You are asked to copy the entire listing exactly, apart from its pictures.

### Data excerpt
++++++
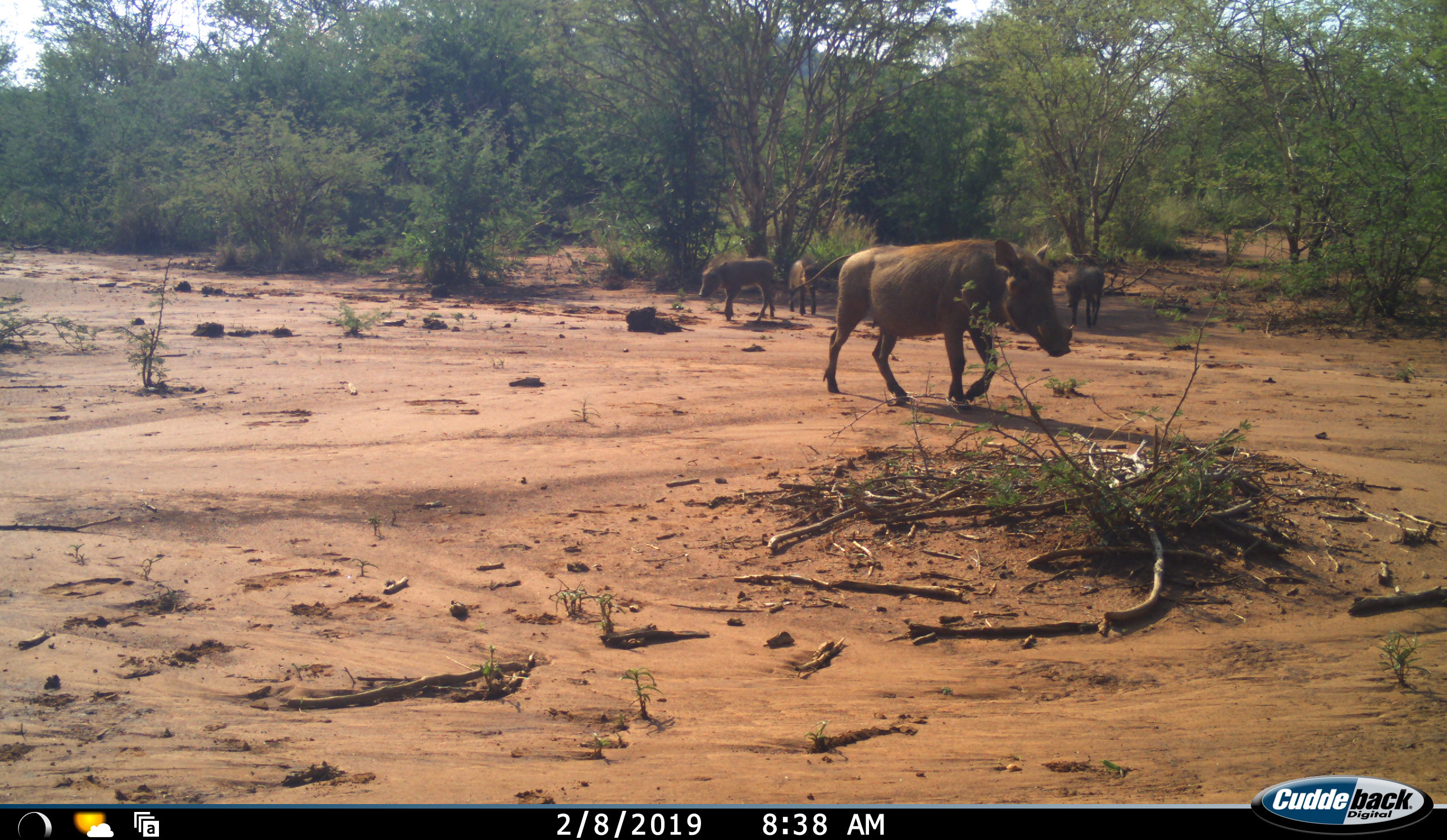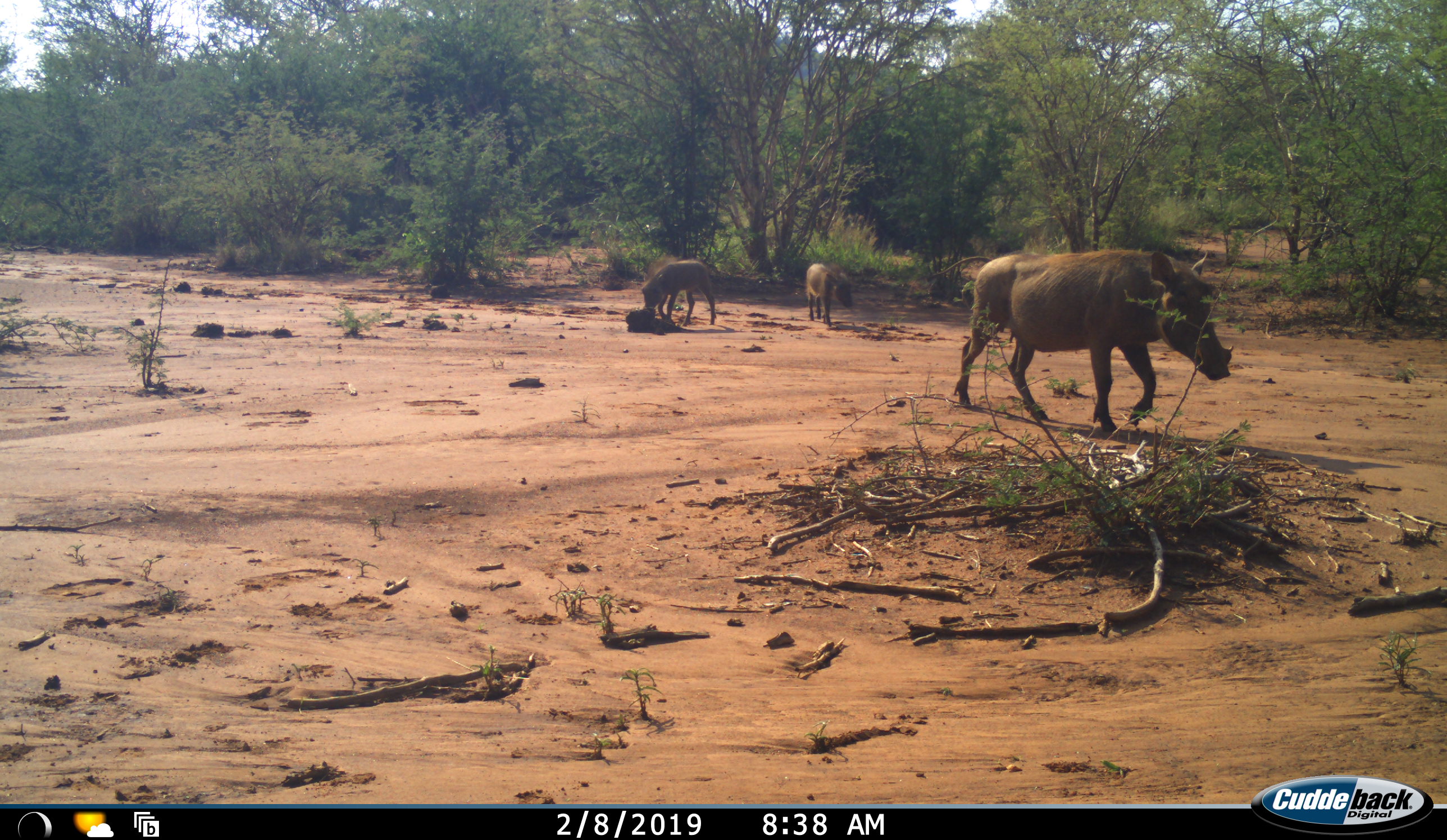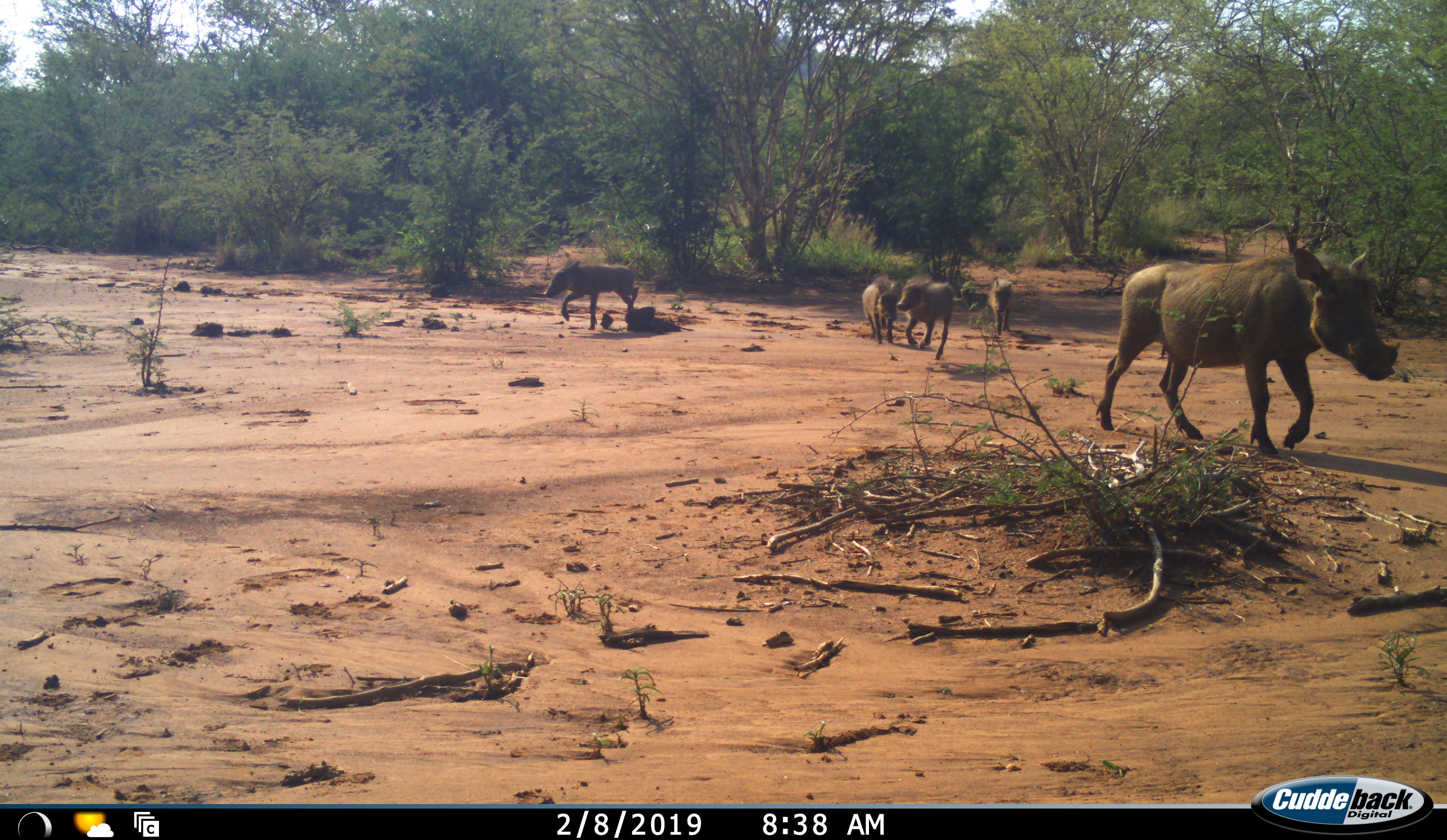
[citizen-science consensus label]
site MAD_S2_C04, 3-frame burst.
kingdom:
++++++
### Exercise response
[citizen-science consensus label]
site MAD_S2_C04, 3-frame burst.
kingdom:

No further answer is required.